When I think back to me as the young entrepreneur starting ZICO, if somebody out of the gate had said, “We’re going to back you. We know this industry. We’ve got a lot of support behind us. We want you to take a lower valuation, give up a little bit of upside, but we’re going to improve your probability of success and help you make a real impact at an even greater scale,” I would have been all over it.

What was specific about what you saw in Beanfields that made it a good candidate for this new model? How did you know it was right?

MR: I don’t do small, so when I was thinking about doing something for Homeboy, I didn’t want it to be a little cottage industry. I wanted it to be something that has a shot at least of being a billion-dollar business. I think this does.

I look at this similar to ZICO in about 2008. A lot of people had their doubts, but a lot people also believed that coconut water would become massive and there would be a couple of leading brands. I see a lot of similarities for where Beanfields is today. The snack food world is not that different than beverages. It’s a multibillion-dollar category with a couple of dominant players whose products are pretty much crap. I feel like consumers are ready for something new. Everybody loves these chips when I give them to them.

They already had a great product, ethically sourced, non-GMO. They’re a B Corp. The values were already in place. It’s an easy place to start versus having to build everything from scratch. They have good momentum. That said, Beanfields frankly probably wouldn’t have been funded [without a unique partnership like this.] It’s a great product, but not all great products get funded.

Why not take a salary?

MR: Father Greg Boyle decided 20-some years ago to dedicate his life to helping this community and people who really needed it. When I look at that, I feel like I can afford to put a year or two of my life into doing this without being compensated. I was too young when I did Peace Corps. I’ve always wanted to do it again. It’s sort of my second go around as a Peace Corps volunteer.

Are you an investor in the company?

MR: Not personally. I own a piece of PowerPlant and PowerPlant owns a piece of Beanfields so certainly I have an economic interest, but that’s it. Nothing beyond that.

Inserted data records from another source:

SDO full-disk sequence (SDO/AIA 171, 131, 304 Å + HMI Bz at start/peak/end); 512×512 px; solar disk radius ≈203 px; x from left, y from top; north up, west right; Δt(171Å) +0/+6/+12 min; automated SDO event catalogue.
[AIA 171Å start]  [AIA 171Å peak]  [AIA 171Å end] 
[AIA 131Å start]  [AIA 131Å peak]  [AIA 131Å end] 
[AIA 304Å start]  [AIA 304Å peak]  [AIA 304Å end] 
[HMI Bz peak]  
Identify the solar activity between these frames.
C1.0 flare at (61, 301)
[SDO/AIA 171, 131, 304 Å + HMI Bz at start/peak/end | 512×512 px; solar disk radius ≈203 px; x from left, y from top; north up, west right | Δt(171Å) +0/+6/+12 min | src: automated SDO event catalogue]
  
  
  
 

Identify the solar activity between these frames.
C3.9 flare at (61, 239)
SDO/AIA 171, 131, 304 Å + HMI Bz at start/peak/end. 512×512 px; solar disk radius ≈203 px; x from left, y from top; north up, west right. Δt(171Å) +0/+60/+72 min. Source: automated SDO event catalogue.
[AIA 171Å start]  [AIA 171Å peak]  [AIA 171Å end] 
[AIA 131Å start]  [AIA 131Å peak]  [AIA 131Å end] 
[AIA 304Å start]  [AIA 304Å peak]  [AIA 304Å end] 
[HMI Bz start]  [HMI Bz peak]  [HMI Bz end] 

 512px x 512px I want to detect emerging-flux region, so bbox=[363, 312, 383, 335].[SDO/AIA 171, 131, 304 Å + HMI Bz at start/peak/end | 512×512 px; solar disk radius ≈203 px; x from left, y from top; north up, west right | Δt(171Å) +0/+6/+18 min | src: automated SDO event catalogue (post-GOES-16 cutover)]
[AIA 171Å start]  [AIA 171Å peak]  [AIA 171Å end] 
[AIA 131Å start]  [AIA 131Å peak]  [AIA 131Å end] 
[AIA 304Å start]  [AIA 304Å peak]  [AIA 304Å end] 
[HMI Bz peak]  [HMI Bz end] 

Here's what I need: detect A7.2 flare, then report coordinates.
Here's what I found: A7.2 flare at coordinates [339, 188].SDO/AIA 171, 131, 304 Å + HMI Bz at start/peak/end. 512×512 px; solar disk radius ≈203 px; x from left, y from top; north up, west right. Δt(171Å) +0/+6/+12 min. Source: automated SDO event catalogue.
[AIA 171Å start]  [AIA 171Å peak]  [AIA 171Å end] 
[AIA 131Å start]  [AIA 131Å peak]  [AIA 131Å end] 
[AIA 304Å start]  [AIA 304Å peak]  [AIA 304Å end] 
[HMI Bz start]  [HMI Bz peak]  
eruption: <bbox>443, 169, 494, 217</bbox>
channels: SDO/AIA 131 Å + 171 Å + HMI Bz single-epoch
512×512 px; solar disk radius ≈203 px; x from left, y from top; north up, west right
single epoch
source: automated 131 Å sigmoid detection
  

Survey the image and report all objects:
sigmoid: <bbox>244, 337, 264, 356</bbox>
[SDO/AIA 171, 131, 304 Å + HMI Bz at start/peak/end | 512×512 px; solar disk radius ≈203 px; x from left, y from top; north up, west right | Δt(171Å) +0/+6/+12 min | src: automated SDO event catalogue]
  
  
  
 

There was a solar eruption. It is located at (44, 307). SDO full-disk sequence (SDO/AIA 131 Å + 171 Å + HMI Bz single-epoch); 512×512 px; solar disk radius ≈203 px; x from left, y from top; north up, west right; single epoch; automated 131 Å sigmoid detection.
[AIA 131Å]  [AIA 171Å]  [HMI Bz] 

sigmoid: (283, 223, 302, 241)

What’s the reaction you’ve been getting from Beanfields’ current employees? It already was somewhat of a conscious/mission-driven company, but this is really taking it to a whole different level. 

MR: From inside the company, people are thrilled. It’s elevated the level of passion and commitment like never before. Frankly, it’s going to be key to our strategy to attract and retain top talent. We’re doing some recruiting right now and I can tell you we’re tracking a whole other level of talent, in part because of that.